Overview

This project utilizes projective transformations to stitch together images taken from the same viewpoint to form a mosaic or panaroma.

Shoot the Pictures

Here are various scenes taken by me from the same viewpoint at 2 different angles.

Recovering Homographies

To recover the homography transformation that will allow the images to be in the same plane, I transformed selected points from each image and set up linear equations for least squares in the form Ax = b. Below is an image that exactly describes how the points p1 and p2 are converted into an A and b matrix then passed into the np.linalg.lstsq function. Since there are only 8 dof, our returned result will have the shape (8,1). To convert this to the transformation matrix that we know and love, I appended a 1 and reshaped the vector into a 3x3 matrix.

Warp the Images

Using a similar process as Project 3 and the RectBivariateSpline function, I used the homography matrix from the previous to set up an inverse warp from the original image to the warped image. One caveat is the new bounding box post-warp. This was harder to determine as previously we had an exact triangle to triangle mapping. To determine the bounding box, I warped the corners of the original image and calculated the max range for rows and columns, making sure to translate the image when populating index values as some were negative and the polygon would ignore negative values. These values were eventually translated back when plugging into the inverse warp function. The results of the warp are below.

Image Rectification

For this portion of the project, I used the warp function from the previous part to test my homographies. I took a picture of a poster and playing card at off angles and used the warp function to create a top-down view of the objects. This was done by selecting points on the corners of the poster and playing card and mapping these points to a flat plane with corners that mimicked their rectangular dimensions. The results are below.

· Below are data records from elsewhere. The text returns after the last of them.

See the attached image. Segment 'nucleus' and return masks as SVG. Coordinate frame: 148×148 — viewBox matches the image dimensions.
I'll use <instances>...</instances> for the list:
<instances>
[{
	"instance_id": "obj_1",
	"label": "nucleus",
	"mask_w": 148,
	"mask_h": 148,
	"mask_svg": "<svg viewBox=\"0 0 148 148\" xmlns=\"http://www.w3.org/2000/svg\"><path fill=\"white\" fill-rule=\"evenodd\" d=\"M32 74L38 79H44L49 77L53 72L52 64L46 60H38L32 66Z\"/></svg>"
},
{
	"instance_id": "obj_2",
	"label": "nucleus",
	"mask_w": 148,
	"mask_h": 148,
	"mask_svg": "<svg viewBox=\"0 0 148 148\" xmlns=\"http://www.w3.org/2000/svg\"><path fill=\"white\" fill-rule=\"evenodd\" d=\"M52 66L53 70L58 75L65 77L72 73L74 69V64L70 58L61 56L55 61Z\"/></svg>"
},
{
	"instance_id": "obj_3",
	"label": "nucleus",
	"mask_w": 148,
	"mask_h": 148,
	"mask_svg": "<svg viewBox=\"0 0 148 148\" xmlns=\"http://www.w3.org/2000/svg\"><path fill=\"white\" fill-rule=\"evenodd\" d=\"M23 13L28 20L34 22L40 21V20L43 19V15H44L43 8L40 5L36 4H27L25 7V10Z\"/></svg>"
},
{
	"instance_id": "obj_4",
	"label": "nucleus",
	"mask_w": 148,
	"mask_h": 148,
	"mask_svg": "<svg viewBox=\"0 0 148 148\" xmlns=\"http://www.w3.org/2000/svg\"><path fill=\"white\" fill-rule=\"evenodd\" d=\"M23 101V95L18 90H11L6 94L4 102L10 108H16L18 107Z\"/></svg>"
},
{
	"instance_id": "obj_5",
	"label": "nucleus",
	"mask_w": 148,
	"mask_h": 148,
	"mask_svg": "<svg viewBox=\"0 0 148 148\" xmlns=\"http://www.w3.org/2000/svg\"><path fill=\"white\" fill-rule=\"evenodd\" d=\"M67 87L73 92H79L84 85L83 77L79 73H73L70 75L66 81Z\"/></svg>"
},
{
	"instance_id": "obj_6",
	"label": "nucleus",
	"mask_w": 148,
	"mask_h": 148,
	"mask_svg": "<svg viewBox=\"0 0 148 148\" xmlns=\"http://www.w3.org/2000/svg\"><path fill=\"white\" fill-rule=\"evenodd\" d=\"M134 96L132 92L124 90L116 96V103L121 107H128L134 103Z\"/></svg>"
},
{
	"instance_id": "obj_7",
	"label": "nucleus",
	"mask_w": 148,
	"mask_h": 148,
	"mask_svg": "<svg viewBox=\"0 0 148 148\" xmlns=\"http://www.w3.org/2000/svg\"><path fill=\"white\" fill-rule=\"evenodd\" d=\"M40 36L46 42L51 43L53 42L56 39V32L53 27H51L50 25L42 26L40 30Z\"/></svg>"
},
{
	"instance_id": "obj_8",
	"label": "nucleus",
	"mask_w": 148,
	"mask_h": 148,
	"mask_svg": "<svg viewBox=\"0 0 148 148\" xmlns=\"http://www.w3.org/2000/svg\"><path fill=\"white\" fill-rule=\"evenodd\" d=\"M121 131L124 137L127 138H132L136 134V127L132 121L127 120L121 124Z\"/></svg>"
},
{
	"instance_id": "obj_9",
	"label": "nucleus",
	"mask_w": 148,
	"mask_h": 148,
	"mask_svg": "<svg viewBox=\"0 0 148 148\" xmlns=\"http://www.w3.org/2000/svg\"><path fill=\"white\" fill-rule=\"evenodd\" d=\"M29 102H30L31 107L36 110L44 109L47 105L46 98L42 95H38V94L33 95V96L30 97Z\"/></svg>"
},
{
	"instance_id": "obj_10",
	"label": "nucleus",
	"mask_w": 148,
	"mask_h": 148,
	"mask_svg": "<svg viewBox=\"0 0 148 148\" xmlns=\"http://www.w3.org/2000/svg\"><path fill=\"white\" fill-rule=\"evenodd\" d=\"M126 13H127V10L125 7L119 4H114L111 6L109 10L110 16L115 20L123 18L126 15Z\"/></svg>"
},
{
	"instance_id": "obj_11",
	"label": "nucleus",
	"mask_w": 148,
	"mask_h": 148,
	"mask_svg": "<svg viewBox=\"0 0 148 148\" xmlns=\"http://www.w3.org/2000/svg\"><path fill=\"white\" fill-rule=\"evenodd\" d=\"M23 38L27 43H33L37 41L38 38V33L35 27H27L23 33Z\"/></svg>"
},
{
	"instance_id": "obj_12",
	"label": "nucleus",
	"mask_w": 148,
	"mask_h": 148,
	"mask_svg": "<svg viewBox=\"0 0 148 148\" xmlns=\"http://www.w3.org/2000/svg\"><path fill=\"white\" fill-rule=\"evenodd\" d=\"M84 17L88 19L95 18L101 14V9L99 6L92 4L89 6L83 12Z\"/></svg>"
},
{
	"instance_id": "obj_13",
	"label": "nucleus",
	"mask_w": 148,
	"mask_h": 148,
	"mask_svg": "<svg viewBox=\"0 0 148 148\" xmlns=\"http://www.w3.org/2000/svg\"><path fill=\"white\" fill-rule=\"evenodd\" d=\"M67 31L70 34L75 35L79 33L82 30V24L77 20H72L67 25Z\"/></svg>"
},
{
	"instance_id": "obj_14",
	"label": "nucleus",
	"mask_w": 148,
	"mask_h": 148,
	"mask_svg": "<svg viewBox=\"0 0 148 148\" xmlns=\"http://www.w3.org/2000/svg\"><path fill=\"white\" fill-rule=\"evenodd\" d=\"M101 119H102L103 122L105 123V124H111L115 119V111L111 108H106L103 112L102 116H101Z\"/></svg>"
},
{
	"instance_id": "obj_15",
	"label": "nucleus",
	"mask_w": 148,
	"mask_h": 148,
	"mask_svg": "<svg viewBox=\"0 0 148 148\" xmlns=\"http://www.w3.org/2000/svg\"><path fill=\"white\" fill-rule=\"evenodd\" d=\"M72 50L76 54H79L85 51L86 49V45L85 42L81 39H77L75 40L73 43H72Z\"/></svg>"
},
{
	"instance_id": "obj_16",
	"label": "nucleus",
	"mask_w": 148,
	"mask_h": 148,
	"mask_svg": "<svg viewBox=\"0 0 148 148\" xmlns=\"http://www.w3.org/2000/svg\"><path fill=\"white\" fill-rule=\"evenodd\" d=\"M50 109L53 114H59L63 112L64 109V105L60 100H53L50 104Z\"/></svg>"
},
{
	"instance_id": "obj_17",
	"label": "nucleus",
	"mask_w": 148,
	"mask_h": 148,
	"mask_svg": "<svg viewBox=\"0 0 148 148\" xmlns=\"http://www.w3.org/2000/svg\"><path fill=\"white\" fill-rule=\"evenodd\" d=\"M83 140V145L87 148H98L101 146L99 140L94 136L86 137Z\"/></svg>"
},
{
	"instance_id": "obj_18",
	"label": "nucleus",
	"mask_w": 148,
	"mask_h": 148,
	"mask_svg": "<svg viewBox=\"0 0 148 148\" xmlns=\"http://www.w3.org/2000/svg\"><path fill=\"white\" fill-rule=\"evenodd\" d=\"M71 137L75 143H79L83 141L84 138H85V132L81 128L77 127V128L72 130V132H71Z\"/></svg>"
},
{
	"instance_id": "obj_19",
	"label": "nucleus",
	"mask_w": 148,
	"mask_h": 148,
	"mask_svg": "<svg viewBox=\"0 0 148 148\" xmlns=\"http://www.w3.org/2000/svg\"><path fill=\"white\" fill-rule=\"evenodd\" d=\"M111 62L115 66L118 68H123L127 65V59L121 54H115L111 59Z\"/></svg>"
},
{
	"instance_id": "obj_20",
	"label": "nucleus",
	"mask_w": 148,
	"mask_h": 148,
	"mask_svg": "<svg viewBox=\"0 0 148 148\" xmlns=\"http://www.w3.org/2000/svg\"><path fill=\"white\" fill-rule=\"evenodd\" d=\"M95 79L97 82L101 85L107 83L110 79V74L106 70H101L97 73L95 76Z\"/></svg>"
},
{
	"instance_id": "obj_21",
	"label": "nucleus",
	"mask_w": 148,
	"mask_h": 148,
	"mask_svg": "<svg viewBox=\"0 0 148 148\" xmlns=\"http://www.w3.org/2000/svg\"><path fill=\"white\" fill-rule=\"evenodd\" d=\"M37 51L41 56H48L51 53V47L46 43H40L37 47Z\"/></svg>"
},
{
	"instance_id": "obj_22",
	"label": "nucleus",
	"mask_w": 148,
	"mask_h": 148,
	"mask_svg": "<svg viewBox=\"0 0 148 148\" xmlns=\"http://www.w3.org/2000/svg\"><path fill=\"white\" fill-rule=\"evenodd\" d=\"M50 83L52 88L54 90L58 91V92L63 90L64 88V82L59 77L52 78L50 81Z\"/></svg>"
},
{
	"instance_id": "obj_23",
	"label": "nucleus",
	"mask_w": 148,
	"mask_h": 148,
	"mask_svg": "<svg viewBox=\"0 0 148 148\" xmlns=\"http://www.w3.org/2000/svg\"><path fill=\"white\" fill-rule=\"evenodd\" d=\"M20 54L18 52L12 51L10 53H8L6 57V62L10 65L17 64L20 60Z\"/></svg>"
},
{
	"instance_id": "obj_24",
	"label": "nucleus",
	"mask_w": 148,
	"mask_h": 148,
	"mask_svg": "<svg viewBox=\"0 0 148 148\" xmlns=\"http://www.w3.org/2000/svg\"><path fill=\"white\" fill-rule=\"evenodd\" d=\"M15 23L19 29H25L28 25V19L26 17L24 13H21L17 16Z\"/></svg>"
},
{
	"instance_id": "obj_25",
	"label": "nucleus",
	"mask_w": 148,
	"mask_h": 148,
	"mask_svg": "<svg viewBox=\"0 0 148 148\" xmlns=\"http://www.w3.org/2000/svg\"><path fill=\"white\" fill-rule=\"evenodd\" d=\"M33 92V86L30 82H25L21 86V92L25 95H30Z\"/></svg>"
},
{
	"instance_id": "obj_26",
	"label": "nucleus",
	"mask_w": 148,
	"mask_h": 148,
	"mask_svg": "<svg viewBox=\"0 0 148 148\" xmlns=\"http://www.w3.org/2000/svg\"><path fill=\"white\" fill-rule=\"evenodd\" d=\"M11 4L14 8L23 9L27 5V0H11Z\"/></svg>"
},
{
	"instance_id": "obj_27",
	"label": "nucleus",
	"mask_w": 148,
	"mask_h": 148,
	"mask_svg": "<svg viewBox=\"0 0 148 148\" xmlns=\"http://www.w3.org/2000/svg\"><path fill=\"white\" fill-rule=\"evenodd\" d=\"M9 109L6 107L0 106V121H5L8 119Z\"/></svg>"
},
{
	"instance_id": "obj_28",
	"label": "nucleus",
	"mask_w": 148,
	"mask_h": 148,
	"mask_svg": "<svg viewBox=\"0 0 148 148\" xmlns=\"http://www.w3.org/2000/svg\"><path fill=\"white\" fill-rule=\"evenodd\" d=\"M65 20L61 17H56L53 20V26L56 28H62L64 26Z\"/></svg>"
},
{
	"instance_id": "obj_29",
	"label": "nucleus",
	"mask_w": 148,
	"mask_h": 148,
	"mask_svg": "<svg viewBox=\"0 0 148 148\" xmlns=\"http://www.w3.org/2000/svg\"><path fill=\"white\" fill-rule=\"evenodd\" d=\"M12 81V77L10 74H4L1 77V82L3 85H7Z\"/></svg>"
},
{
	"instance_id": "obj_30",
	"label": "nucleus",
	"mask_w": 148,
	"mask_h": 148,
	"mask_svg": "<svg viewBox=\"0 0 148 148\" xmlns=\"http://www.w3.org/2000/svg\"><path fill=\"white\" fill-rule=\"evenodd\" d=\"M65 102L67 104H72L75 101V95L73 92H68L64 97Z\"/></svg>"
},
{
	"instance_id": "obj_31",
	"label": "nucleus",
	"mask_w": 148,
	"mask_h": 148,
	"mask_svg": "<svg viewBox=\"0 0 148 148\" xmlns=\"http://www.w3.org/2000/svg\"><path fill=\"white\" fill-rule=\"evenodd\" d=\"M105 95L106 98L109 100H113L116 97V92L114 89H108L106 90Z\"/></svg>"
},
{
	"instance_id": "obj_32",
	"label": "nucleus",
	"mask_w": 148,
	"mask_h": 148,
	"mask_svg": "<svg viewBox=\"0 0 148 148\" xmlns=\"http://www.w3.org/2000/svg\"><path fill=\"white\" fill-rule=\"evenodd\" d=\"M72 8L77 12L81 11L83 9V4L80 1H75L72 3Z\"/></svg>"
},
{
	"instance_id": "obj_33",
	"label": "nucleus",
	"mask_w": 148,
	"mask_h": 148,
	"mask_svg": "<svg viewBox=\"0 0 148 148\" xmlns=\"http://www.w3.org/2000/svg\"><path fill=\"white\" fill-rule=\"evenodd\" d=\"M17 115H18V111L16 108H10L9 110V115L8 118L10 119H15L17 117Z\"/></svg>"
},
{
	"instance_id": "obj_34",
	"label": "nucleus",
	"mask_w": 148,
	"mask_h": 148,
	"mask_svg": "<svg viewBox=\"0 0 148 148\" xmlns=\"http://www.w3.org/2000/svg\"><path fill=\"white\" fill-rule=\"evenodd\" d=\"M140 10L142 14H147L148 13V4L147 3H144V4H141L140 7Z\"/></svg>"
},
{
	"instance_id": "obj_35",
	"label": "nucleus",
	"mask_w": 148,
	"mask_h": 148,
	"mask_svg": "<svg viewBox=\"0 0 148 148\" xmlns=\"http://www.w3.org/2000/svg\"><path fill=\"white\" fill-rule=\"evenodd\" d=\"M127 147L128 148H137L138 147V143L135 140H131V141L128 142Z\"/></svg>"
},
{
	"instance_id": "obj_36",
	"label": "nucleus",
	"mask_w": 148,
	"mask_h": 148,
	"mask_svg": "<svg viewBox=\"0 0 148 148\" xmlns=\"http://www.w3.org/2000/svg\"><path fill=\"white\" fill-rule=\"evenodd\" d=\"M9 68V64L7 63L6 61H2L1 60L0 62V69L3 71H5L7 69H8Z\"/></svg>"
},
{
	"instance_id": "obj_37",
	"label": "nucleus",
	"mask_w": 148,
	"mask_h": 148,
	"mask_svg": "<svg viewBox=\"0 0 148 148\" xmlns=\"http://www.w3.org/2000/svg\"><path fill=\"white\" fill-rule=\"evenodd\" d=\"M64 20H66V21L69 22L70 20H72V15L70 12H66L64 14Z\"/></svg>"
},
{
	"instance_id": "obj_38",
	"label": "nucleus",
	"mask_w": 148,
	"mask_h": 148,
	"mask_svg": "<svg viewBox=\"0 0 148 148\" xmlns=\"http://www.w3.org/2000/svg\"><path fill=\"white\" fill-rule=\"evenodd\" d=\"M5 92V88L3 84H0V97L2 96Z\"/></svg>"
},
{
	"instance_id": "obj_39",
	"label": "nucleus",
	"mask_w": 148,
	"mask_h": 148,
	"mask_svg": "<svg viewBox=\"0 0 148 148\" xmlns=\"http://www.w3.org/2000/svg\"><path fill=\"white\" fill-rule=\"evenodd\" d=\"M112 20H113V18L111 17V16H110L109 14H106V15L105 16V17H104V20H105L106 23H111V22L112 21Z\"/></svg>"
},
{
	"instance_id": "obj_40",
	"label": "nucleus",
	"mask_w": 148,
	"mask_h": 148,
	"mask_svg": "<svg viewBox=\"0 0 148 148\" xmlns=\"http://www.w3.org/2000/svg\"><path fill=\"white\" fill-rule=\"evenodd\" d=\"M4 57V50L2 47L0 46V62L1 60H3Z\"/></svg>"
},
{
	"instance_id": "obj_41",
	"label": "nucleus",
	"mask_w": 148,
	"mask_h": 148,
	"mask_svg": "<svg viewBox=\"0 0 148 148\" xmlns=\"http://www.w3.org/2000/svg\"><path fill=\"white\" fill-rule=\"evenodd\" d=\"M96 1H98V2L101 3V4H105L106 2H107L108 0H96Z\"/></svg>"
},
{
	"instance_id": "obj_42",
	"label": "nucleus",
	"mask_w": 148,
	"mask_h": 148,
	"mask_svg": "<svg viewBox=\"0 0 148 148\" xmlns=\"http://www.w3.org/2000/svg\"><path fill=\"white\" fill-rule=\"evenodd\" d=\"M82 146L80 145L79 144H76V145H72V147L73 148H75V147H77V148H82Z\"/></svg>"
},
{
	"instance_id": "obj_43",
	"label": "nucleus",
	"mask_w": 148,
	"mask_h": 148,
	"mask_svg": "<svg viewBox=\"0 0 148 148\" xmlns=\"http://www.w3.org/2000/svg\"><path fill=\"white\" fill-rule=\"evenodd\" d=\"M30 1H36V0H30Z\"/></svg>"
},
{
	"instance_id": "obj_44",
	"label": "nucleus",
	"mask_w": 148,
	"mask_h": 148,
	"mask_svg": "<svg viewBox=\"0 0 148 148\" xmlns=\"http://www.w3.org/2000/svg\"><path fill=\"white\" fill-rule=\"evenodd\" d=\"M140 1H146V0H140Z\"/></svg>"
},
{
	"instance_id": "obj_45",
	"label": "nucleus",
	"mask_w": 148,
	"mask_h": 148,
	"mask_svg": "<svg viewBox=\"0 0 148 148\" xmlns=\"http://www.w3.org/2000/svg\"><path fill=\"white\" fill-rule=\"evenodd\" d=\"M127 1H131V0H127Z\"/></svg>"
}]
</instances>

Note: The card itself was blurred in the upper right corner due to focusing and is thus reflected in the top-down image. As the blur is exaggerated due to a lack of information in that area.

Blend the images into a mosaic

To blend the images, I shifted the second image such that the selected feature points were in the same location. To do this, a new image array was created to accomodate the increase in image size due to the shift. I then created an alpha layer using the warped polygon and the secondary image. The warped-polygon-only pixels were set to pixel value 1 while the second image-only pixels were set to 0. The overlapping area is set to 0.5. This layer is then multiplied by the warped image and 1-alpha * second image. This effectively averages the overlapping area and creates a stitched image. Notice that since laplacian stacks were not used, the blending and seams are noticeable. One thing that I noticed was that shrubbery and trees were noticeably harder to align as feature points generaly ignored that area (hard to consistently label those locations). The results of 3 stitching scenes are displayed below.

Overall, the most interesting I learned from is once again the importance of feature selection. The points that were chosen ultimately aligned the objects they were outlining (i.e. buildings, cars, poles). However, objects that were more difficult to align such as trees and shrubbery (which may also have moved due to wind conditions) ultimately remained blurry and unfocused.